PICO DA VIGIA 2
Pessoas, costumes, estórias e tradições da Fajã Grande das Flores e outros temas.
A FILHA REJEITADA
(CONTO POPULAR)
Era uma vez uma mulher muito bonita que tinha uma estalagem e a todos os homens que lá se hospedavam perguntava se tinham visto uma mulher mais bonita do que ela. Ela tinha uma filha mais bonita do que ela mas mantinha-a fechada para ninguém a ver. Disse-lhe um dia um almocreve, depois dela lhe fazer a pergunta habitual:
- Ainda agora ali vi uma mulher mais bonita do que vossemecê, debruçada a uma janela a pentear os seus belos cabelos.
-Ai, sim! É a minha filha. Vou mandar matá-la.
E mandou dois criados levá-la a um monte para a matar, mas a rapariga pediu-lhes que a não matassem, que a deixassem abandonada ali, mas viva, que prometia não mais voltar a casa da sua mãe. Os criados tiveram dó dela e deixaram-na, sozinha, no monte. Ela foi andando, chegou a uma serra e viu uma casa que parecia abandonada. Era noite e ela com intenção de pedir guarida, bateu à porta, mas não encontrou ninguém. Entrou para dentro e fez a ceia, e assim que a acabou de a fazer, escondeu-se. Nisto chegaram uns ladrões que vinham de fazer um roubo e, depois que viram a ceia feita, começaram a dizer:
- Ai! Que bom! Quem nos dera saber quem é que fez a ceia. Se por aí está alguém, apareça.

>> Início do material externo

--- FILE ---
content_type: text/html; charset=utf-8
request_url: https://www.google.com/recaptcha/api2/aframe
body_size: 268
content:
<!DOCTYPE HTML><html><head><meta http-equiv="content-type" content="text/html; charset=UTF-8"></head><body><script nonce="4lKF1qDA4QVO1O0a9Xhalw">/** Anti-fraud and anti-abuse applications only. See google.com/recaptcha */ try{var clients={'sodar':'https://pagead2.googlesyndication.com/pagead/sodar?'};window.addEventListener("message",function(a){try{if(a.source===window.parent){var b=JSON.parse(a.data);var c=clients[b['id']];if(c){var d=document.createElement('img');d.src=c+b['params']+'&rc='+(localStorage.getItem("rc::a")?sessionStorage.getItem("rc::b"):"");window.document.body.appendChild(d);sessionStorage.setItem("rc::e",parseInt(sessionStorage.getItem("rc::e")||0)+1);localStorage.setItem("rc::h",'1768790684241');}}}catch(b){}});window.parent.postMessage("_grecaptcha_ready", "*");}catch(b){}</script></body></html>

A rapariga apareceu-lhes e contou-lhes a sua sorte. Eles, lamentando o sucedido disseram-lhe:
- Agora não se aflija. Há-de ficar connosco e havemos de trata-la como nossa irmã.
Daí por diante os ladrões lá iam para os seus roubos e ela ficava sempre a arrumar e a limpar a casa e fazer-lhes a comida. Eles estimavam-na, respeitavam-na muito e tratavam-na com amizade e carinho.
Ora havia uma velhota que ia muitas vezes à estalagem da mãe dela que andava sempre em recados por muitas terras. Certo dia, a mãe disse-lhe:
- Você, como anda por muitas terras, diga-me se já viu uma cara mais linda do que a minha?
E ela disse-lhe:-
Vi, vi uma rapariga que ainda era mais linda que você, num monte, muito distante daqui.
- Você quando volta para lá? Quero que lhe leve uns sapatos.- E deu uns sapatos à velha, dizendo-lhe:
-Leve-lhos e diga-lhe que é a mãe que lhos manda; mas ela que os calce antes de você de lá sair; eu quero saber se é certo que ela os calça, a fim de ter a certeza de que é a minha filha. Olhe que eu pago-lhe bem.
A mulher levou os sapatos à filha. Ao chegar lá, disse-lhe:
- Aqui tens estes sapatos, que te manda a tua mãe.
A rapariga respondeu
- Eu não quero cá sapatos nenhuns; meus irmãos dão-me quantos sapatos eu quiser; não os quero.
A velha teimou tanto com ela que a rapariga pegou neles; calçou um, fechou-se-lhe um olho; calçou outro, fechou-se-lhe o outro olho e ela caiu morta. Depois vieram os ladrões, choraram muito ao pé dela, lastimaram muito a morte dela e depois disseram: «Esta cara não há-de ir para debaixo da terra; levemo-la num caixão à serra que vem lá o filho do rei à caça para ele ver esta flor.»
Depois levaram-na a esse sítio; veio o filho do rei e viu-a e achou-a muito bonita e depois tirou-lhe um sapato e ela abriu um olho, tirou-lhe outro, abriu outro olho e ficou viva. O príncipe levou-a para o seu palácio e casou com ela e foram felizes para sempre.